------ Entries provided ------
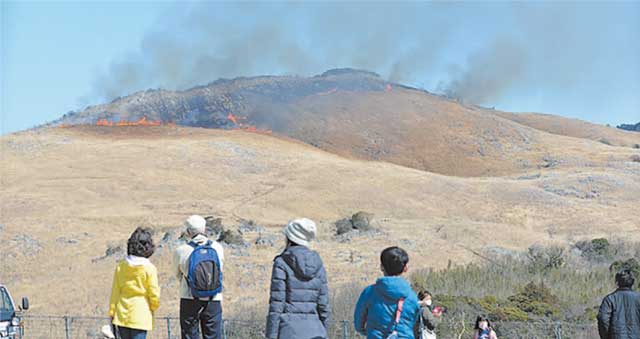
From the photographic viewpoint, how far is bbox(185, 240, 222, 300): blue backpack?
9227mm

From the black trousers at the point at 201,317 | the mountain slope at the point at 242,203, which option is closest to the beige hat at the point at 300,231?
the black trousers at the point at 201,317

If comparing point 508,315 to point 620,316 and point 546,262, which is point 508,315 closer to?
point 620,316

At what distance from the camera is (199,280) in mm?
9234

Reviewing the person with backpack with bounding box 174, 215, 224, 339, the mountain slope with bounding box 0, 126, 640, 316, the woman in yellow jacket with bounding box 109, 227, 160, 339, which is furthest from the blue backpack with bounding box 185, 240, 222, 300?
the mountain slope with bounding box 0, 126, 640, 316

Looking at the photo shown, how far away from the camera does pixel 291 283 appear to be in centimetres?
818

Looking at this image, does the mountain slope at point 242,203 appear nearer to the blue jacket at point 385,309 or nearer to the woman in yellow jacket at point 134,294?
the woman in yellow jacket at point 134,294

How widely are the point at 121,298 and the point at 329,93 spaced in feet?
390

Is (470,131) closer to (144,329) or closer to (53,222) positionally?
(53,222)

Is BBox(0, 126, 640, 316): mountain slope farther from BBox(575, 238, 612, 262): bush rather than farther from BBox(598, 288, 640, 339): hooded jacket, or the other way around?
BBox(598, 288, 640, 339): hooded jacket

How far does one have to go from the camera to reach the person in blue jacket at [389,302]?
7.27 meters

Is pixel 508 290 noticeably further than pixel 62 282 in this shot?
No

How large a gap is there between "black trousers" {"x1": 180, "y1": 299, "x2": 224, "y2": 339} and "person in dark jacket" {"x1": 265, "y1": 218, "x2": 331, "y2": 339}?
1.53m

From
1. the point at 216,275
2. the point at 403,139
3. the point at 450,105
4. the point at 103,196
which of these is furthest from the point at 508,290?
the point at 450,105

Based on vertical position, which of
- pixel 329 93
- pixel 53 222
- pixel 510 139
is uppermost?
pixel 329 93
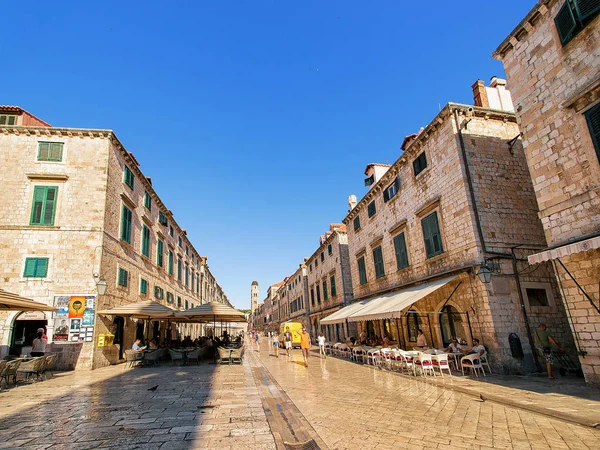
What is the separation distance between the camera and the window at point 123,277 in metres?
16.5

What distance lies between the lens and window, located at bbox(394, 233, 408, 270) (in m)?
15.5

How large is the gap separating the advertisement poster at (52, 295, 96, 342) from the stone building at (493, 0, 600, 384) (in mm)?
15627

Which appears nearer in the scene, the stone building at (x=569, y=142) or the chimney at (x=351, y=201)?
the stone building at (x=569, y=142)

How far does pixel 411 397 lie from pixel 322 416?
Result: 8.64ft

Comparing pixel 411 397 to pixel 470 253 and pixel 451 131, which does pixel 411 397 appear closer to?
pixel 470 253

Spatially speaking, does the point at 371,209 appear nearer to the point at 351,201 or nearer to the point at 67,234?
the point at 351,201

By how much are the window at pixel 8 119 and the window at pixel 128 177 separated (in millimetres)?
5047

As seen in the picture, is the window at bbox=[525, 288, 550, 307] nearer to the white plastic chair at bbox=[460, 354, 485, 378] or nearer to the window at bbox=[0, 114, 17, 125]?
the white plastic chair at bbox=[460, 354, 485, 378]

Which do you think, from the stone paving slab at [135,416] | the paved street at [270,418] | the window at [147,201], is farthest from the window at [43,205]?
the paved street at [270,418]

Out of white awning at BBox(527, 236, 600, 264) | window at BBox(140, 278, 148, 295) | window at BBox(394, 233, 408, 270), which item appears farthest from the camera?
window at BBox(140, 278, 148, 295)

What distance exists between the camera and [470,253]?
11250 mm

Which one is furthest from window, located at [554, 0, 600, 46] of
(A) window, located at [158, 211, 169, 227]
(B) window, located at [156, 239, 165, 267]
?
(A) window, located at [158, 211, 169, 227]

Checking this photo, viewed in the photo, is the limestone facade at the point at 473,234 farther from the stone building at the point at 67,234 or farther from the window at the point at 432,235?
the stone building at the point at 67,234

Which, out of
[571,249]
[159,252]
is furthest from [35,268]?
[571,249]
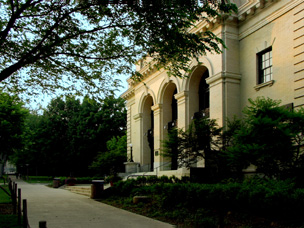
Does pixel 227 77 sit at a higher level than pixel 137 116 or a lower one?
higher

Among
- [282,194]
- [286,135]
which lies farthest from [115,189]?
[282,194]

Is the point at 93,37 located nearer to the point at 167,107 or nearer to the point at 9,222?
the point at 9,222

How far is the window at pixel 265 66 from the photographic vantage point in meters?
20.8

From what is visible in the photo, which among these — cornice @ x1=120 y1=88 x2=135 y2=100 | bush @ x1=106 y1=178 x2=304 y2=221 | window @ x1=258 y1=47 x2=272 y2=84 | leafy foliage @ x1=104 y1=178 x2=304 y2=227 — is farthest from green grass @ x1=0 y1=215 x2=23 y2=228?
cornice @ x1=120 y1=88 x2=135 y2=100

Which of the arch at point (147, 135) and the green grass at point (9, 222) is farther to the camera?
the arch at point (147, 135)

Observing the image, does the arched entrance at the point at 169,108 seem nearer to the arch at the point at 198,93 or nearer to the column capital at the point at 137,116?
the arch at the point at 198,93

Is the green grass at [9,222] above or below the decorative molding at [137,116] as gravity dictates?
below

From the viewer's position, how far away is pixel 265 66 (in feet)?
69.1

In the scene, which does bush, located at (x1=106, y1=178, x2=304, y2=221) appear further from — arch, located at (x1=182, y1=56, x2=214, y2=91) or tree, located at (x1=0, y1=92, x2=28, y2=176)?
tree, located at (x1=0, y1=92, x2=28, y2=176)

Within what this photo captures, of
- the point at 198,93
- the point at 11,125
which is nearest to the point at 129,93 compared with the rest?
the point at 198,93

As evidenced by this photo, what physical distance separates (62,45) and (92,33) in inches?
50.4

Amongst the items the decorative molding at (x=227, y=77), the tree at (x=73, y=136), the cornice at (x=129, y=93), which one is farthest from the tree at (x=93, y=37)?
the tree at (x=73, y=136)

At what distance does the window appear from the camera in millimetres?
20750

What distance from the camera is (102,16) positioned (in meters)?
12.9
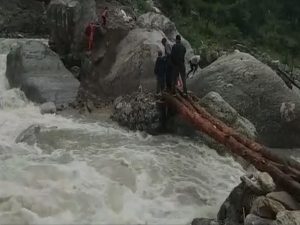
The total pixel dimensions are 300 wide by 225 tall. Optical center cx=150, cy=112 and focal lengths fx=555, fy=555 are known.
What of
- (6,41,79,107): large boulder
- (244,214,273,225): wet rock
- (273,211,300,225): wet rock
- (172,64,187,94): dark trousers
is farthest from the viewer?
(6,41,79,107): large boulder

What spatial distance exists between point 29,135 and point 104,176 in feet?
9.62

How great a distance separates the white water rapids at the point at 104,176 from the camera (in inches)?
377

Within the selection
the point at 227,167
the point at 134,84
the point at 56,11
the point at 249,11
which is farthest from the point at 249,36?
the point at 227,167

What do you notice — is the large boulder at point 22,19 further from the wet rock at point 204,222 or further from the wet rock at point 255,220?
the wet rock at point 255,220

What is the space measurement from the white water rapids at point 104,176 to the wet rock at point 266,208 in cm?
144

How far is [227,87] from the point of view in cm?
1466

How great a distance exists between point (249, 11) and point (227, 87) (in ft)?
90.1

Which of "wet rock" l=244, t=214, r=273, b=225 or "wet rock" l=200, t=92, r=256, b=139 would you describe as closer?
"wet rock" l=244, t=214, r=273, b=225

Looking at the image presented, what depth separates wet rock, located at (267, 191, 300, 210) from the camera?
869 cm

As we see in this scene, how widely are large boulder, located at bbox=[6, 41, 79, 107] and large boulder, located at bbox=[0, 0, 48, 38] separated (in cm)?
703

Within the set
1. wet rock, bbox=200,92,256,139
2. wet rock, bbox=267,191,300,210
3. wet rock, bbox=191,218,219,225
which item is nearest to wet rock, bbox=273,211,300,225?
wet rock, bbox=267,191,300,210

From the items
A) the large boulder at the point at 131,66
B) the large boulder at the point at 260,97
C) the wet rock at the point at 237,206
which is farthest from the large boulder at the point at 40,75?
the wet rock at the point at 237,206

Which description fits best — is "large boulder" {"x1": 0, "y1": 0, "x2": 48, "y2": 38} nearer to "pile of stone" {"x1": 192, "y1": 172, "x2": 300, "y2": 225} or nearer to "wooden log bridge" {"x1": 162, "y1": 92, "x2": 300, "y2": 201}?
"wooden log bridge" {"x1": 162, "y1": 92, "x2": 300, "y2": 201}

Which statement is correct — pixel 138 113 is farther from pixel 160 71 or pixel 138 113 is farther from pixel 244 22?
pixel 244 22
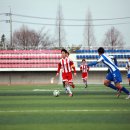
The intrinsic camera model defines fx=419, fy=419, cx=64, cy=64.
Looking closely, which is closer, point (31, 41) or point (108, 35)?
point (108, 35)

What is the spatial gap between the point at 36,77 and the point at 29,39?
46241 mm

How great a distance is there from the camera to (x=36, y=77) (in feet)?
126

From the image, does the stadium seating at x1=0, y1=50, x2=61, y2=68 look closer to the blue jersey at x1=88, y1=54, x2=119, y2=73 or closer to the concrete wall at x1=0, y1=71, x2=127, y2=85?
the concrete wall at x1=0, y1=71, x2=127, y2=85

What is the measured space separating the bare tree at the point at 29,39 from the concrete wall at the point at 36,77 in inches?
1601

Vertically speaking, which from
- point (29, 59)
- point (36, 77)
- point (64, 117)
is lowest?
point (36, 77)

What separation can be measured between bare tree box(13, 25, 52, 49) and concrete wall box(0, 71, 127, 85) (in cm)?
4067

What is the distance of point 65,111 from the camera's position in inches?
443

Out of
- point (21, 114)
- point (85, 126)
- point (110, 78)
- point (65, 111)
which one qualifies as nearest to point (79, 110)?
point (65, 111)

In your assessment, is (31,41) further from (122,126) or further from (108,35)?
(122,126)

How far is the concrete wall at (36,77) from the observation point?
3797cm

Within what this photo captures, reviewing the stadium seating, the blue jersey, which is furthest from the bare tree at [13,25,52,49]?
the blue jersey

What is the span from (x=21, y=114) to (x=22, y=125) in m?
1.86

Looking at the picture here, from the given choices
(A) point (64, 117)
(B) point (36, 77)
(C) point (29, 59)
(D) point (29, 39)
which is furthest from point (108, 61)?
(D) point (29, 39)

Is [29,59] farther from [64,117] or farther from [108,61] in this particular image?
[64,117]
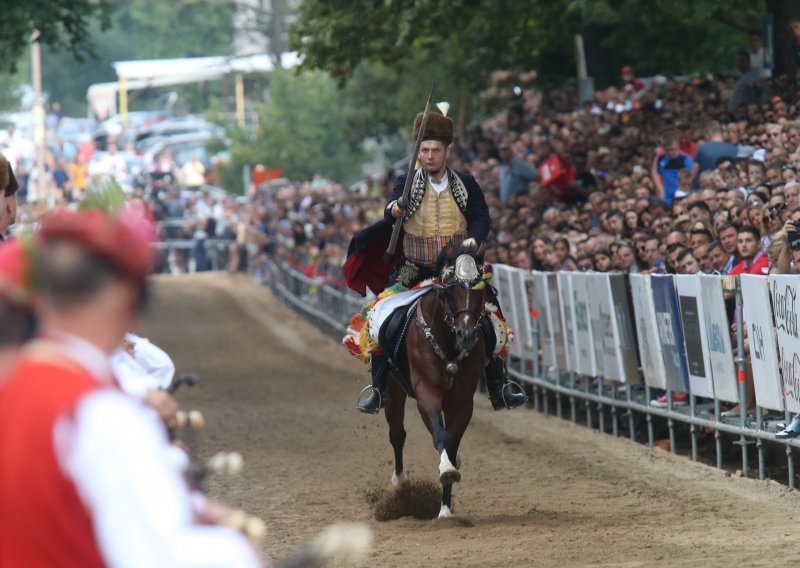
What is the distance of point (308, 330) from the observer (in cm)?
3019

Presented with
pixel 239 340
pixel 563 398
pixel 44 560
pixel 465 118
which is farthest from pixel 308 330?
pixel 44 560

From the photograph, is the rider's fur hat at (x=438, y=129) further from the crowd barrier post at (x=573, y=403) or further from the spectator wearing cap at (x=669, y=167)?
the spectator wearing cap at (x=669, y=167)

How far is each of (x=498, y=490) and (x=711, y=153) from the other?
6821 mm

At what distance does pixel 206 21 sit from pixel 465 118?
48.2m

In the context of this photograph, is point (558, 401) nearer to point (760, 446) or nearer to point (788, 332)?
point (760, 446)

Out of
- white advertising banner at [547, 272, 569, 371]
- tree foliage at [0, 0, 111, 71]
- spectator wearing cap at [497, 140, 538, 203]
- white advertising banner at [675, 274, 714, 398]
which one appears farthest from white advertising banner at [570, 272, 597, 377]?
tree foliage at [0, 0, 111, 71]

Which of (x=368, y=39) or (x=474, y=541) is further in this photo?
(x=368, y=39)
------
Working from the line that contains "What is the distance of point 65,111" to the last line of the listing, please quote each line exactly, pictures excluded.

What is the distance of point 65,111 from the camera's position in inches?
443

Out of
- point (21, 114)
- point (85, 126)
- point (110, 78)
- point (65, 111)
which one qualifies as nearest to point (79, 110)?
point (65, 111)

In your assessment, is (31,41) further from (122,126) or further from (108,35)?
(122,126)

How far is the concrete wall at (36,77) from the observation point?
3797cm

Within what this photo captures, reviewing the stadium seating, the blue jersey, which is furthest from the bare tree at [13,25,52,49]?
the blue jersey

What is the span from (x=21, y=114) to (x=22, y=125) in m?
1.86

Looking at the picture here, from the given choices
(A) point (64, 117)
(B) point (36, 77)
(C) point (29, 59)
(D) point (29, 39)
which is furthest from point (108, 61)?
(D) point (29, 39)

Is [29,59] farther from [64,117] or farther from [108,61] in this particular image?
[64,117]
What is the distance of point (308, 330) from the observer (in cm)?
3019

Presented with
pixel 239 340
pixel 563 398
pixel 44 560
pixel 465 118
which is farthest from pixel 308 330?
pixel 44 560

From the photograph, is the rider's fur hat at (x=438, y=129) further from the crowd barrier post at (x=573, y=403) or further from the spectator wearing cap at (x=669, y=167)?
the spectator wearing cap at (x=669, y=167)

How far is each of (x=498, y=490) and (x=711, y=153) from the other?
6821 mm

At what distance does pixel 206 21 sit from pixel 465 118?
48.2m

In the context of this photograph, is point (558, 401) nearer to point (760, 446) or nearer to point (788, 332)?
point (760, 446)

Out of
- white advertising banner at [547, 272, 569, 371]
- tree foliage at [0, 0, 111, 71]
- spectator wearing cap at [497, 140, 538, 203]
- white advertising banner at [675, 274, 714, 398]
which one appears farthest from white advertising banner at [570, 272, 597, 377]?
tree foliage at [0, 0, 111, 71]

Which of (x=368, y=39) or (x=474, y=541) is further in this photo?
(x=368, y=39)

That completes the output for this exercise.